— Я знаю.
— Я не знаю, как теперь.
Она убрала руку. Встала. Подошла к холодильнику, достала контейнер, открыла, понюхала, поставила на стол передо мной.
— Сырники будешь греть или так?
— Мам.
— Так быстрее.
Она поставила тарелку. Положила два сырника. Достала из шкафчика варенье — крыжовенное, я его с детства не любил, она это знает, и всё равно поставила, потому что у неё в голове сырники без варенья — это не сырники.
Я ел.
Она сидела напротив и смотрела, как я ем. Так, как, я думаю, она смотрела на меня в три года. В десять. В двадцать.

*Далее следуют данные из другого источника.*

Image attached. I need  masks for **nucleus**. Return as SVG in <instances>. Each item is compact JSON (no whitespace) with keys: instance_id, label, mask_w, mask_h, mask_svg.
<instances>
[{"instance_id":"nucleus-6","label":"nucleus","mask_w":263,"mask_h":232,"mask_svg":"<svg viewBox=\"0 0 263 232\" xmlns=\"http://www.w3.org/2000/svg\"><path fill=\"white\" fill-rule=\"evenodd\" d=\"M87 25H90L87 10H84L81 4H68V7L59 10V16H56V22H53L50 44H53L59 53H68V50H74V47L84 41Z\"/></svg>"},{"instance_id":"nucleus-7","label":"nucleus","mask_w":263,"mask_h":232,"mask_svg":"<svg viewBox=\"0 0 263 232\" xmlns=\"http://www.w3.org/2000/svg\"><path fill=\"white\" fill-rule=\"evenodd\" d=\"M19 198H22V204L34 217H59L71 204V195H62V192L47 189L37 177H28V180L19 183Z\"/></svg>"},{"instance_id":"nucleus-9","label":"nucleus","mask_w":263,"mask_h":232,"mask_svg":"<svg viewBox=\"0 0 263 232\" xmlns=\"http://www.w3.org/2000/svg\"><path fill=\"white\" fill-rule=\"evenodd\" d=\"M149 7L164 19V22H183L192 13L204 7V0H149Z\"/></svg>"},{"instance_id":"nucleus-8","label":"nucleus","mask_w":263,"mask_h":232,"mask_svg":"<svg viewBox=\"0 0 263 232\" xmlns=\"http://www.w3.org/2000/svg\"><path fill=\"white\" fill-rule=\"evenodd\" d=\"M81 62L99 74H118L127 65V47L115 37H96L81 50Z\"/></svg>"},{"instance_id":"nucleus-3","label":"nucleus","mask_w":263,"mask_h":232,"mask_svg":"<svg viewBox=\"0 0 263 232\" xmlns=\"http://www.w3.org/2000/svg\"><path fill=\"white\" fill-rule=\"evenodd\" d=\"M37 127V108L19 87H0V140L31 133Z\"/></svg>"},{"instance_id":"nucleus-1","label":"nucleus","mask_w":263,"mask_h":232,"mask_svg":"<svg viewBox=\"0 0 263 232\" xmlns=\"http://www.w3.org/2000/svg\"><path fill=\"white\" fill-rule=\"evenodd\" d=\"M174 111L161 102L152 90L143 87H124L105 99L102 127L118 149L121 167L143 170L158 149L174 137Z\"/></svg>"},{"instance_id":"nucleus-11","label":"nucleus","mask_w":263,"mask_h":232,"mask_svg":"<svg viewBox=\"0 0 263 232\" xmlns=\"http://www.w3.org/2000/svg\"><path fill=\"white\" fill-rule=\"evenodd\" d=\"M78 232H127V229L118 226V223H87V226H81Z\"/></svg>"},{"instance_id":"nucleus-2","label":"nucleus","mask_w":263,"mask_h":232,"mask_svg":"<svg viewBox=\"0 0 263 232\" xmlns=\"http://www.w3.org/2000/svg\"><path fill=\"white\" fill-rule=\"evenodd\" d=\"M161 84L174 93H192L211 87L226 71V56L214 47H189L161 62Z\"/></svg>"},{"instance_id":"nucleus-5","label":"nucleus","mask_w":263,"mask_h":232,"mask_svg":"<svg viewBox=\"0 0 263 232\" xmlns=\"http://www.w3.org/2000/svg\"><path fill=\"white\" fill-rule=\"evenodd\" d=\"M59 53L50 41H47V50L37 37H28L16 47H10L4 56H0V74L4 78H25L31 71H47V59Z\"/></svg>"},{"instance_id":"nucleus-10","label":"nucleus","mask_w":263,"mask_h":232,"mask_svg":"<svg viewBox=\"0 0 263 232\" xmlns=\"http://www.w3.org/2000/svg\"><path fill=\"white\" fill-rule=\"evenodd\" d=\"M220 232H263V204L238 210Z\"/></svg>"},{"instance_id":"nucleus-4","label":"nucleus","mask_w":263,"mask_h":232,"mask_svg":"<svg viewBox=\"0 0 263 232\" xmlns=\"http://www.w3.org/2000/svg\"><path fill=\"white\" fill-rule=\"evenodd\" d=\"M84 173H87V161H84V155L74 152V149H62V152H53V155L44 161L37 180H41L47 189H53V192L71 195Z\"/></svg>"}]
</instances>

Это и был ответ на мой вопрос. Не словами. Она его не знала словами. Она его знала вот так — тарелкой, вареньем, которое я не люблю, тем, как она смотрит, пока я жую.
* * *
Я провёл у матери ещё два часа.
Мы говорили о другом. О Барсике — она его помнила, Полина в прошлый раз фотографию показала. О соседке Зинаиде Павловне, которая в среду упала на лестнице, и мать ей теперь носит хлеб. О школе — у неё на той неделе был открытый урок, и завуч сказала, что у неё лучшая подача тригонометрии в районе.
Она это сказала без гордости. Просто факт.
Я в эту минуту подумал — а ведь Левин был прав. Из неё бы вышел большой учёный. Но я не сказал. Это было бы жестоко — называть вслух то, чего у человека не случилось.
Это было лечебно — два часа про чужую упавшую соседку и про тригонометрию. Я впервые за неделю чувствовал себя не функцией. Человеком. У которого есть мать.
Мать обняла меня в дверях. Крепко. Так же, как в десять, в двадцать, в двадцать пять. У её объятий в каждом возрасте была одна температура.
Я ушёл.
* * *
Я ехал по Москве.
Я не торопился. Без музыки, без направления, без плана. На Кутузовском, у светофора на Бородинской — впервые за неделю я почувствовал, что в голове у меня есть один отдельный простой человек, и этот человек — я.
Я двадцать лет носил одну формулу. Что любовь делает мужчину маленьким. Я её не выводил сам — я её взял у отца, в двенадцать лет, когда у меня не было сил с ней спорить. Я её носил, и я под неё всё устроил. Короткие истории, не дольше двух месяцев. Холодный кабинет. Свитеры без логотипов. Квартиру на восемнадцатом этаже, в которую до Полины не заходила ни одна женщина.
Я сидел на красный и думал не про формулу.
Я думал про синее платье, которое налезло от нервов в день защиты. Про Левина, который звонил год, а потом перестал. Про «ну ты же понимаешь».
И про то, что моя мать сегодня сорок лет спустя ставит передо мной варенье, которое я не люблю, и смотрит, как я ем.
Светофор переключился. Я не сразу тронулся. Сзади просигналил какой-то лексус. Я тронулся.